Iban hacer las cuatro de la tarde cuando llegaron las mujeres una detrás de la otra. Isa que se acompañó  con otra amiga que era asidua a lugares donde había altares, La vecina que se mantenía pendiente a esa llegada y Rosa y su madre.

Colaron y tomaron café, Camilo ya había llegado y le contaron lo que pasaba, se quedó ahí con curiosidad. Pidieron su colaboración para buscar lo que querían.


Le pidieron a Camilo que buscara una pala y todos se dirigieron hacia el patio donde estaba la mata de Guanábana. Isa hurgo en la taza de la madre de Rosa y luego señalo un lugar. Dijo que ahí cavarían. Todas se pusieron alrededor del lugar, cada una tenía una vela, buscaron agua de florida e Isa la rocío encima del lugar donde cavarían formando una cruz, luego le lanzo un fosforo encendido y se pusieron a orar. Mientras tanto Camilo comenzó a cavar.

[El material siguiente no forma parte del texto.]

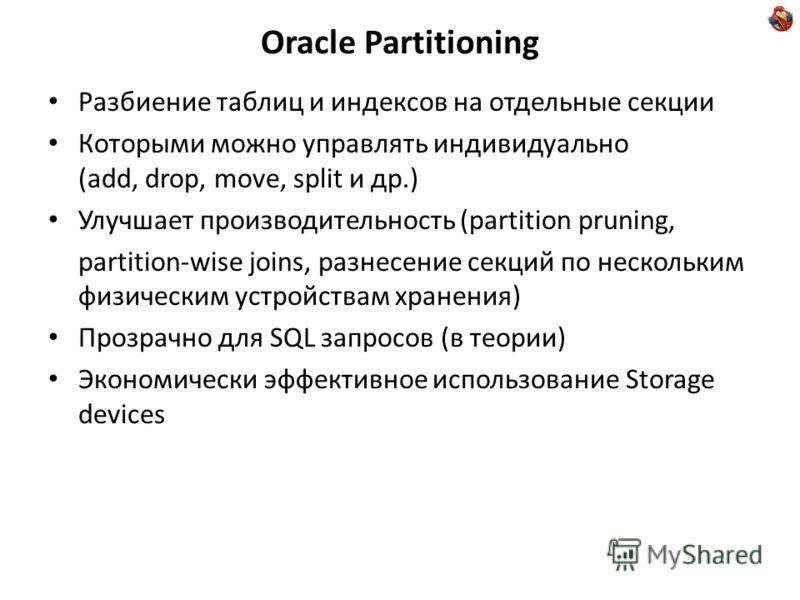 Oracle Partitioning Разбиение таблиц и индексов на отдельные секции Которыми можно управлять индивидуально (add, drop, move, split и др.) Улучшает производительность (partition pruning, partition-wise joins, разнесение секций по нескольким физическим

Después de llevar un rato cavando toco algo con la pala, sonaba un poco hueco, como quebradizo, a partir de ahí lo hizo con más cuidado. Abandono la pala y quito tierra con una cuchara. Logro divisar el objetivo. Isa le dijo que no pusiera las manos.

La adivinadora se acercó y con mucho cuidado saco la higüera con la comida. Se notaba un moro de habichuelas negras, tenía arenque y granos de maní, todo estaba podrido porque olía muy mal y tenía muchos gusanos todo aquello. En el centro había la cabeza esquelética de un animal, parecía un chivo. También había los restos de un velón.

Dentro de la cabeza del chivo había un papel. Isi lo saco. Allí estaban escritos los nombres de todos los miembros de la familia. Se hablaba de muerte, traición, desgracias y los nombres lo entintaron con sangre.

Rosa vómito, si su hermano no la agarra se hubiera caído allí mismo. Estaban todos sorprendidos. Tomaron todo aquello y le prendieron un velón y comenzaron a orarle. La amiga de Ely decía cosas que no se entendía, de repente rodo por el suelo, iba de un lado a otro dando vueltas, se detuvo y su vientre comenzó a crecer. Le colocaron unas velas alrededor. Rosa pensó que parecía alguien que hubiera muerto. Estaba muy asustada.

De repente la amiga de Ely se puso de pie, agarro la higüera y se comió todo aquello. Rosa no pudo más y se desmallo.

Despertó en el hospital, en ese momento tenía seis meses de embarazo y parecía que el momento había llegado. Parece que con todas aquellas cosas la impresión le provoco el adelanto del parto. Sentía grandes molestias en toda la espalda y grandes dolores. Nunca había sentido aquello. Su madre le acompañaba, gracias a Dios nunca le dejo sola.

El momento esperado llego, los médicos la asistía, la chica colaboraba, era muy fuerte. En aquel momento se escuchó un grito.